La visita

Tenía la vista fijada en el suelo sin querer levantarla y encontrarse con sus ojos. Mirarlos era aceptar que no eran los mismos que vivían en sus recuerdos.

—Hueles a muerto. Más que de costumbre —fue lo único que acertó a decir él mientras abría la puerta para dejar que pasara dentro de casa.

—Te sorprende —dijo ella.

—Supongo que no vienes solo a visitarme, no creo que me hayas echado de menos.

—Algo bueno debía tener la incapacidad de sentir.

Se sentaron en los sofás, como hacían antes, pero esta vez uno enfrente del otro. Ella le ofreció un cuchillo.

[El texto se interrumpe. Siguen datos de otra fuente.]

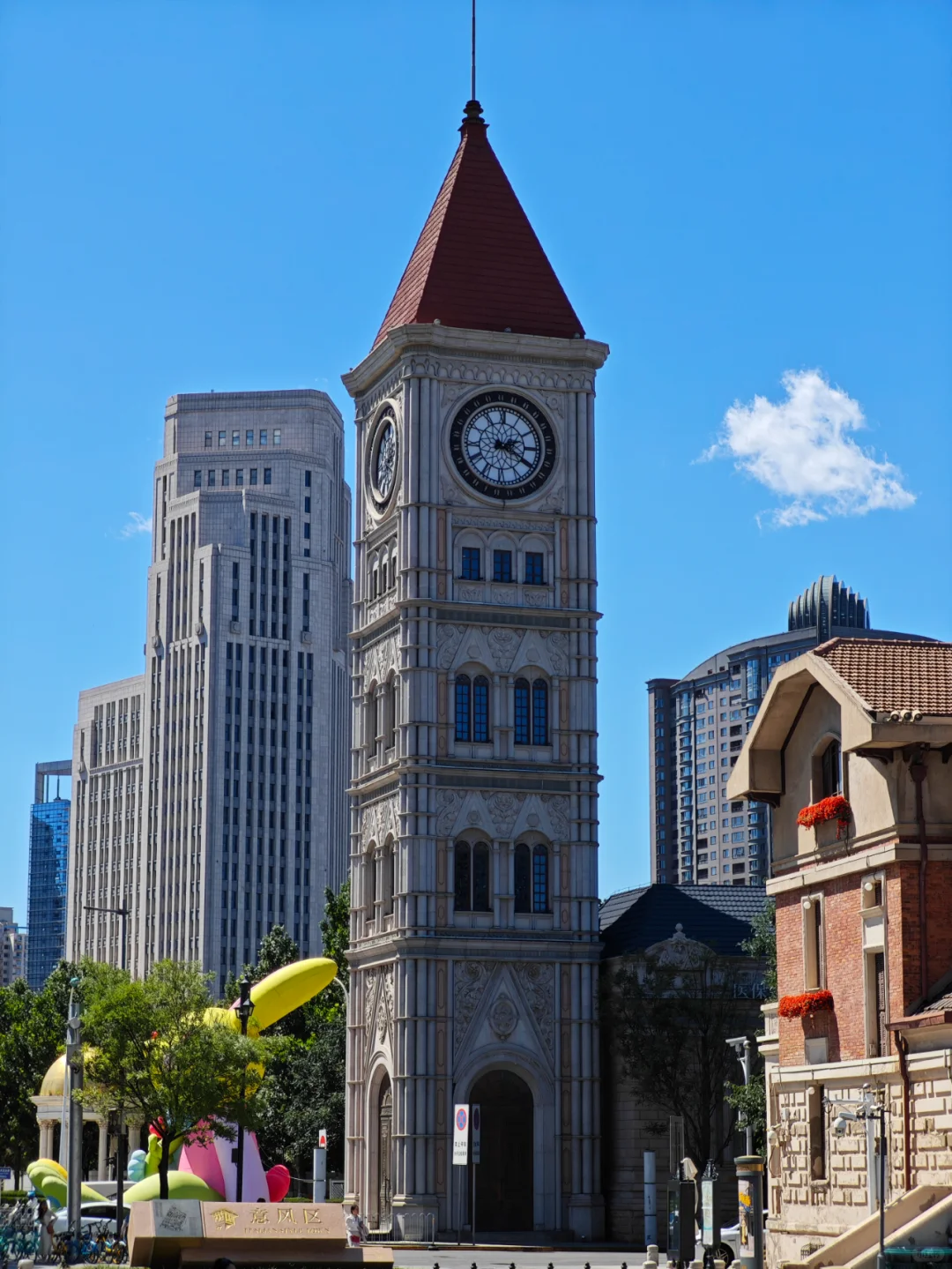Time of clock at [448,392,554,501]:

—Ya sabes lo que tienes que hacer —dijo—. Si eres rápido, no tardaré mucho en marcharme.

—Volverás. Una y otra vez, siempre a las nueve de la noche del cuatro de septiembre.

—Me parece poco precio teniendo en cuenta que tú estás vivo y yo no.

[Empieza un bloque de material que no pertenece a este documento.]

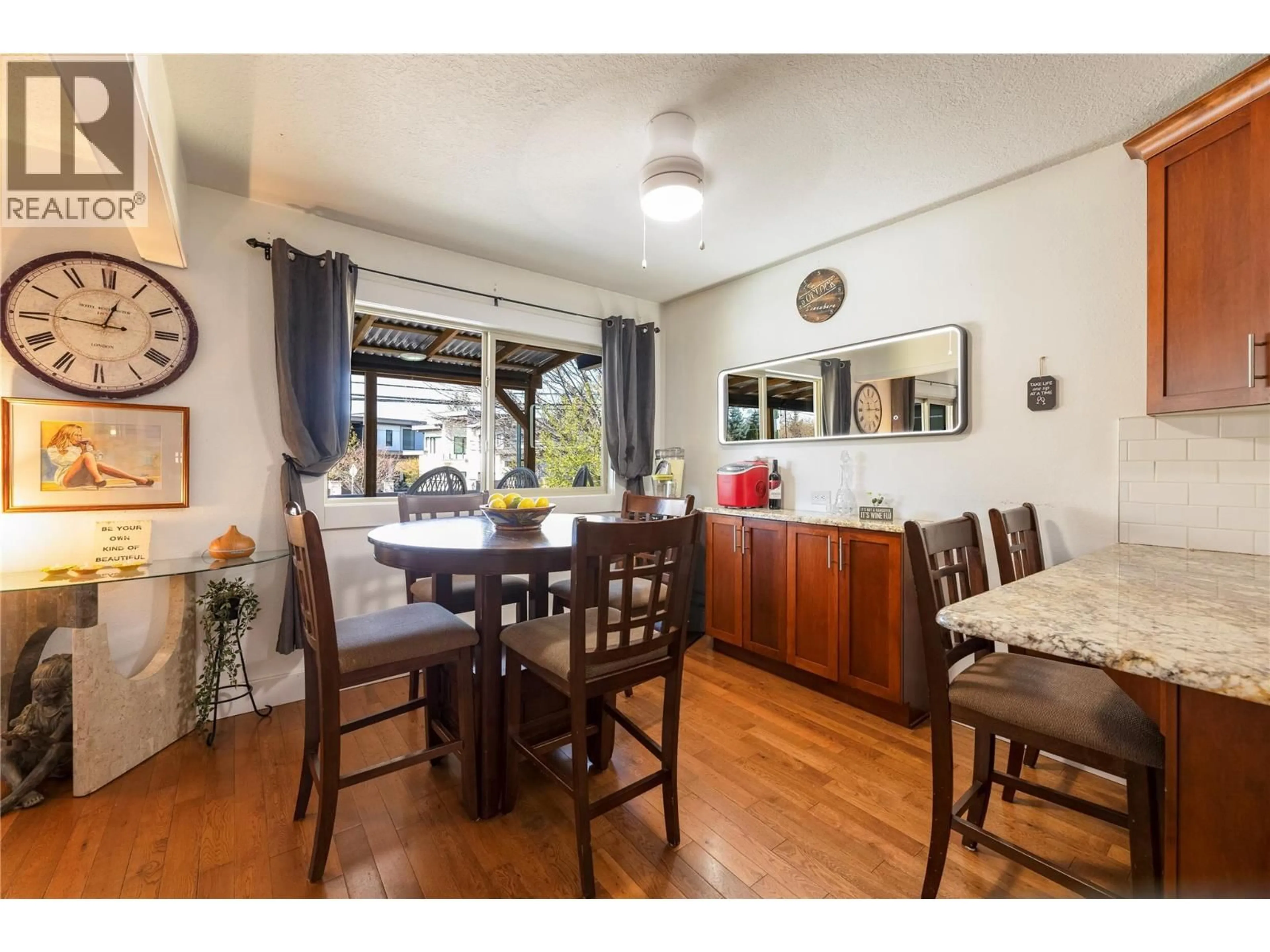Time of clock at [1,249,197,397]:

Por primera vez se sostuvieron la mirada.

—Vale, terminemos con esto —resopló el hombre mientras se levantaba y aceptaba el arma que la chica sostenía.

Con el cuchillo en la mano se acercó a ella. Sabía que tenía que hacerlo de la misma forma que entonces, si no se vería perseguido durante días, semanas e, incluso, meses por aquella monstruosidad que un día fue su mujer.

Primero hundió la hoja en lo que fue su estómago. Ella levantó la cara y lo miró con los ojos teñidos de una sorpresa triste y profunda, como hizo aquel día. Luego le rajó la garganta y apuñaló todo su cuerpo, los ojos, los brazos, el cuello, los muslos. Hasta cincuenta y tres puñaladas. Una detrás de otra, sin descanso. Al parar le dolía el brazo por tanto ejercicio, jadeaba de excitación.

—Sigues siendo igual de cerda —escupió mientras se enderezaba—. Puta feminista, hasta muerta tiene que venir a recordarme que los maltratadores nunca dejan de serlo.